Иван Григорьевич подождал немного, потом ослабил давление. Степан лежал на полу, не двигаясь. Турчанинов встал, вполголоса выругался.
– Дело не в отце! – зло сказал он. – Теперь все понятно. Марина тоже влюбилась в этого синеглазого. Ну еще бы! Он преподаватель, она студентка. Он – жиголо, она – богачка. Вот он и засомневался. Зачем тянуть деньги с жены миллионера, если можно охмурить дочь? Их отношения – единственное, чего не знала Лола. Поэтому и вы, Степан, не узнали. Ну какой этот Сергеев подлец! Я вам даже благодарен за то, что вы его прикончили.

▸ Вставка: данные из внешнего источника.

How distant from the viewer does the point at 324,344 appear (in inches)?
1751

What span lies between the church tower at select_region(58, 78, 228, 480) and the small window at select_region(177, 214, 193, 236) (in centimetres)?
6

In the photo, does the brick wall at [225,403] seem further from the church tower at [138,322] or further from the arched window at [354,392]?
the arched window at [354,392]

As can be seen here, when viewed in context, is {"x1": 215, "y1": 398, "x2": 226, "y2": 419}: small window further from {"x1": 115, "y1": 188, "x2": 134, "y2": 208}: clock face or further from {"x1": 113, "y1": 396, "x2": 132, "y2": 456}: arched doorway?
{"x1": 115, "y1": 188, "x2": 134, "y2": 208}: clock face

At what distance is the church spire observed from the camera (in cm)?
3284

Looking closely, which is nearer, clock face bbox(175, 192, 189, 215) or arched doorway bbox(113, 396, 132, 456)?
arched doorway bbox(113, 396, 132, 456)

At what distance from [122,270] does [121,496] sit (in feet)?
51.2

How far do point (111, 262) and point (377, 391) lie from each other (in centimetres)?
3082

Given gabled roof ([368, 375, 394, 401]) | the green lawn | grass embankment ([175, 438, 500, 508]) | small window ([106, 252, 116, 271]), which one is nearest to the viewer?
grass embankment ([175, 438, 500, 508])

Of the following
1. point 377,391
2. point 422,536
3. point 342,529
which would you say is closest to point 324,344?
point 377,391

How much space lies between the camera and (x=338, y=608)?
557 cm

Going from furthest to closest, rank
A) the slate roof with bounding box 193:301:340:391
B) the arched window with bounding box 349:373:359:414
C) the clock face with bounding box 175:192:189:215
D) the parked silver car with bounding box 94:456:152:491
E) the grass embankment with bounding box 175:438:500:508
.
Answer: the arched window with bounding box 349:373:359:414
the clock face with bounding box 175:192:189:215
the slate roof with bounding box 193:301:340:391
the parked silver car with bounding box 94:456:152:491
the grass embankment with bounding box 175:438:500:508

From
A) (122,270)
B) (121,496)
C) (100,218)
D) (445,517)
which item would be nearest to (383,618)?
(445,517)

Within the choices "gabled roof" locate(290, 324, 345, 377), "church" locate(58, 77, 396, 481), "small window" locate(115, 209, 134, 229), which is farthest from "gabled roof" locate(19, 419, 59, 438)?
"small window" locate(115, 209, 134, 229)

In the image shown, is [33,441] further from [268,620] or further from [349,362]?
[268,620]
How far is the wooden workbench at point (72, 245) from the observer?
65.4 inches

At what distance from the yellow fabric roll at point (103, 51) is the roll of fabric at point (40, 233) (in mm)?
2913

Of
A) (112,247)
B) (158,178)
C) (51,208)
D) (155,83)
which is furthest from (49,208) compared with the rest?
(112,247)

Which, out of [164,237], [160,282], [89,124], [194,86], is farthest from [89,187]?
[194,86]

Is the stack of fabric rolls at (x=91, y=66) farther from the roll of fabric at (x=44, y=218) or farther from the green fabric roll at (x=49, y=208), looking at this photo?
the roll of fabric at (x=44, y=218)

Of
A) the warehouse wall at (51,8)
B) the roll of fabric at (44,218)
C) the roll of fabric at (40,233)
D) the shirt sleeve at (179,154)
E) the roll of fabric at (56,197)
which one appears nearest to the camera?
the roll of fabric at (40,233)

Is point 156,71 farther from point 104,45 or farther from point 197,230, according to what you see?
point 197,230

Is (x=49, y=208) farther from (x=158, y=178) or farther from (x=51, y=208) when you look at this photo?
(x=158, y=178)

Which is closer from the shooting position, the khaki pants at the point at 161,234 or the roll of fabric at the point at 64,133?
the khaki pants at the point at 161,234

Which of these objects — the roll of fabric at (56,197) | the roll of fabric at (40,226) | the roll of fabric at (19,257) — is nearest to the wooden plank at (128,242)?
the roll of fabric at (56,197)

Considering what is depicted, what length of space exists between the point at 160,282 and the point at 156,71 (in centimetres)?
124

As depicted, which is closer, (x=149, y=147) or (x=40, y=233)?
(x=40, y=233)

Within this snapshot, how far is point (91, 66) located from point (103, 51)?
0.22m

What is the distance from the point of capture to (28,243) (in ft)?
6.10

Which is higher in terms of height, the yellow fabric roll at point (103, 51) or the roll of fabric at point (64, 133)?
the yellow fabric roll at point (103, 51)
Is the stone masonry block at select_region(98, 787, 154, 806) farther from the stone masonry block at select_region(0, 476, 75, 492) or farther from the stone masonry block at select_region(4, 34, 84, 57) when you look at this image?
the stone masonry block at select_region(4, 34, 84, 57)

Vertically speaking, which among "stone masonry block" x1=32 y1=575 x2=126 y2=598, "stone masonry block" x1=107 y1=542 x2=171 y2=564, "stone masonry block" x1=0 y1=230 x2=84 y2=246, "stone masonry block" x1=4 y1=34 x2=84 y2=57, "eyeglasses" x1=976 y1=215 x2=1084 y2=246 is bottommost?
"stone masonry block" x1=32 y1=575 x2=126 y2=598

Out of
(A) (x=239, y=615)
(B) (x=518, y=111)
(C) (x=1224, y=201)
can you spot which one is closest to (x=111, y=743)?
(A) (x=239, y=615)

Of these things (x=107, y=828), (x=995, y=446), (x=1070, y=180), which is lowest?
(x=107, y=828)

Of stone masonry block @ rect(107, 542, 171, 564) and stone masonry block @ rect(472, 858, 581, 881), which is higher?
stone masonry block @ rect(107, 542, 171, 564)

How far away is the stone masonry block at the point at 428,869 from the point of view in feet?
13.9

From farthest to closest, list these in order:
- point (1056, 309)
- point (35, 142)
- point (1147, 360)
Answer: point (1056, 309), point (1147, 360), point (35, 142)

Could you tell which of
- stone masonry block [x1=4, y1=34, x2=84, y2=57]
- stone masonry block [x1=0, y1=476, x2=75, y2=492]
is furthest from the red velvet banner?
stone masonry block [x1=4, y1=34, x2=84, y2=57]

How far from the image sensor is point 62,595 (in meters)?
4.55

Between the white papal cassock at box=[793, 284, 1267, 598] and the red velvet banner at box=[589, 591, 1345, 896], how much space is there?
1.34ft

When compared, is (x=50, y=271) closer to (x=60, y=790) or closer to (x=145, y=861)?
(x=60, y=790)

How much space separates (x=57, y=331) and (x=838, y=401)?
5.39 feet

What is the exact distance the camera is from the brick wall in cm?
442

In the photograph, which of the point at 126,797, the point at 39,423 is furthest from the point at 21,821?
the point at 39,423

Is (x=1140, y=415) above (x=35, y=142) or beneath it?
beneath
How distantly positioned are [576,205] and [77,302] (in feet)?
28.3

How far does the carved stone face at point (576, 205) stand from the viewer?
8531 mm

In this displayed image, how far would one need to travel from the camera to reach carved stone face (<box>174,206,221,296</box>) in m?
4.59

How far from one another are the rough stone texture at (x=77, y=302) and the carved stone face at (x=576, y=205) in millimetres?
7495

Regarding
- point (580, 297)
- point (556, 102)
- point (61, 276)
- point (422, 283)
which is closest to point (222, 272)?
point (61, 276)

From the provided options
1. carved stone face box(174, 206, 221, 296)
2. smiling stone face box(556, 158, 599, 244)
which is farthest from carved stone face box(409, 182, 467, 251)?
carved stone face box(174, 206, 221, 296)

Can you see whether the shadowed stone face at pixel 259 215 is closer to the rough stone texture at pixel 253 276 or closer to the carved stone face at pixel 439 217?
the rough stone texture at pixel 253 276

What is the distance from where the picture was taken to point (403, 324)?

Степан лежал на полу и плакал навзрыд. Марина сидела за столом, прикрыв лицо рукой. Теперь она видела лес, и видела двух человек, стоящих недалеко друг от друга. Они не обнимались, а просто стояли и смотрели на нее.
«Может, я это все придумала? – почти равнодушно думала она. – И эту любовь, не дающую мне дышать, и эту ненависть, холодно струящуюся по спине? Почему они стоят так картинно, именно так, как всегда стоят покойники в фильмах? Может, это и есть кадр из какого-то фильма?»
Но впервые с момента пробуждения она смогла отделить от себя ту, другую. Марина пока не видела ее в подробностях, влажные сумерки окутали ее лицо и фигуру, но эта женщина, какой бы она ни была на самом деле, теперь все-таки стояла поодаль.
Было ясно, что она и не выйдет из тьмы, она постоит еще – беспечально и бездумно – после чего скроется в лесу навсегда.
Тем временем в комнате что-то происходило. Кажется, Степан встал, прошел к баку с водой. Стукнул стакан о металлическую стенку. Турчанинов тяжело, как старик, сел за стол рядом с ней.
– Как вы? – Он осторожно коснулся ее локтя.
Марина убрала руку от лица.
Зашумела машина, ее звук приблизился и остановился совсем рядом. Потом еще одна машина, потом еще одна. Степан посмотрел в окно.
– Там даже врачи… Врачи в Рвачах. Настоящая скороговорка… Врачи-то зачем?
– Как же вы могли продолжать преследовать Лолу, если лично убили ее тридцатого апреля? – Турчанинов вздохнул. – Без врачей теперь не обойтись. Вы сумасшедший, Степан.